A city work fills the cylindrical tank of a new water tower. The tank has a radius of 7 feet. At time t minutes, the height of the water in the tank is t/4 feet and the volume of water in the water tower is V=πr2h cubic feet. Find the instantaneous rate of change of the volume of water in the tank at t=10 minutes.
To find the instantaneous rate of change of the volume of water in the tank at t=10 minutes, we need to find the derivative of the volume function V with respect to t and evaluate it at t=10.
Given that the radius of the tank is 7 feet, the volume function is V=πr^2h. We can find the height of the water in the tank at t=10 minutes by substituting t=10 into the height function: h = t/4 = 10/4 = 2.5 feet.
Now we can differentiate the volume function V=πr^2h with respect to t to find the rate of change of volume with respect to time:
dV/dt = d/dt (πr^2h)
= πd(r^2h)/dt
To find d(r^2h)/dt, we consider that r^2 is a constant because the radius of the tank does not change.
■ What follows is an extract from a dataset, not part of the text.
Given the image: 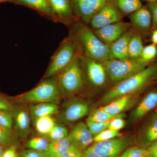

Therefore, d(r^2)/dt = 0.
Using the product rule, we can differentiate h with respect to t to find dh/dt:
dh/dt = d(t/4)/dt
= (1/4)d(t)/dt
= 1/4
Now we can find the rate of change of volume with respect to time at t=10 minutes by substituting the values:
dV/dt = πd(r^2h)/dt
= π(0)(dh/dt)
= 0
Therefore, the instantaneous rate of change of the volume of water in the tank at t=10 minutes is 0 cubic feet per minute. This means that at t=10 minutes, the volume of water in the tank is not changing.